Re: [net-next PATCH 00/15] eth: fbnic: Add network driver for Meta Platforms Host Network Interface

Alexander Duyck <alexander.duyck@xxxxxxxxx> · Tue, 9 Apr 2024 09:31:06 -0700

On Tue, Apr 9, 2024 at 8:39 AM Jason Gunthorpe <jgg@xxxxxxxxxx> wrote:
>
> On Tue, Apr 09, 2024 at 07:43:07AM -0700, Alexander Duyck wrote:
>
> > I see. So this is what you were referencing. Arguably I can see both
> > sides of the issue. Ideally what should have been presented would have
> > been the root cause of why the diff
>
> Uh, that almost never happens in the kernel world. Someone does a
> great favour to us all to test rc kernels and finds bugs. The

Thus why I mentioned "Ideally". Most often that cannot be the case due
to various reasons. However, that said that would have been the Ideal
solution, not the practical one.

> expectation is generally things like:
>
>  - The bug is fixed immediately because the issue is obvious to the
>    author
>  - Iteration and rapid progress is seen toward enlightening the author
>  - The patch is reverted, often rapidly, try again later with a good
>    patch

When working on a development branch that shouldn't be the
expectation. I suspect that is why the revert was pushed back on
initially. The developer wanted a chance to try to debug and resolve
the issue with root cause.

Honestly what I probably would have proposed was a build flag that
would have allowed the code to stay but be disabled with a "Broken"
label to allow both developers to work on their own thing. Then if
people complained about the RFC non-compliance issue, but didn't care
about the Vagrant setup they could have just turned it on to test and
verify it fixed their issue and get additional testing. However I
assume that would have introduced additional maintenance overhead.

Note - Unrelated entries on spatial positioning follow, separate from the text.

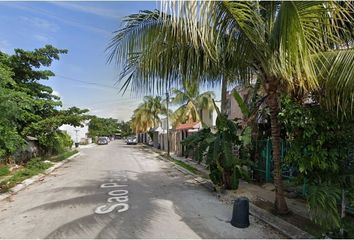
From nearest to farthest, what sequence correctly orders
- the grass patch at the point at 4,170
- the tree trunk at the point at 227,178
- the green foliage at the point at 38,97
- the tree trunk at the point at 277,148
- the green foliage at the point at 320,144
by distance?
the green foliage at the point at 320,144, the tree trunk at the point at 277,148, the tree trunk at the point at 227,178, the grass patch at the point at 4,170, the green foliage at the point at 38,97

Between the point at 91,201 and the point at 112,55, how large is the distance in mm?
4301

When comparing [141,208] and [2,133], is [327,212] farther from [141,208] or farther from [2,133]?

> Unsophisticated reporters should not experience regressions,
> period. Unsophisticated reporters shuld not be expected to debug
> things on their own (though it sure is nice if they can!). We really
> like it and appreciate it if reporters can run experiments!

Unsophisticated reporters/users shouldn't be running net-next. If this
has made it to or is about to go into Linus's tree then I would agree
the regression needs to be resolved ASAP as that stuff shouldn't exist
past rc1 at the latest.

> In this particular instance there was some resistance getting to a fix
> quickly. I think a revert for something like this that could not be
> immediately fixed is the correct thing, especially when it effects
> significant work within the community. It gives the submitter time to
> find out how to solve the regression.
>
> That there is now so much ongoing bad blood over such an ordinary
> matter is what is really distressing here.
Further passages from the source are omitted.